D – There are a few aspects to consider and one of the initiatives which have been a part of mitigating and reducing risk, revolves around predicting out of stock situations
In 2021, we have seen that our out of stock situation tripled compared to the previous year and we will be looking at sorting it out this year.
One of the main reasons that these out of stock situations are happening is due to the shift in the channel and the change in the preference of the consumers about what kind of products they buy.
For instance, regarding our portfolio simplification initiatives, which are about reducing the complexity of the supply chain and optimizing the demand, as part of innovation, we have created a specific kind of stock-keeping unit (SKU): a scannable bar code, that allows vendors to automatically track the movement of inventory. After we started selling our products though, we kept on adding new SKUs instead of reducing their number.

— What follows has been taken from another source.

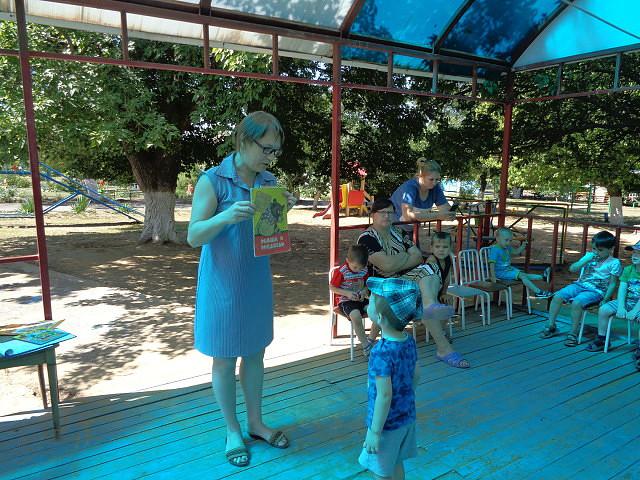 foto 26 07 2019 10 20 2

The leadership team decided to reduce that SKU by 25% through a rigorous analytical process on identifying the SKUs that we decided to delist based on preferences.
Portfolio simplification is a good example where we can use data and analytics to understand what are the SKUs which we should potentially delist, but also understanding and forecast the demand of specific SKUs and what alternative we could offer.
This is one of the examples where data and analytics can help minimize the supply chain risk not only by identifying areas at risk but also proactively taking actions and giving options to the business, to make the best decision.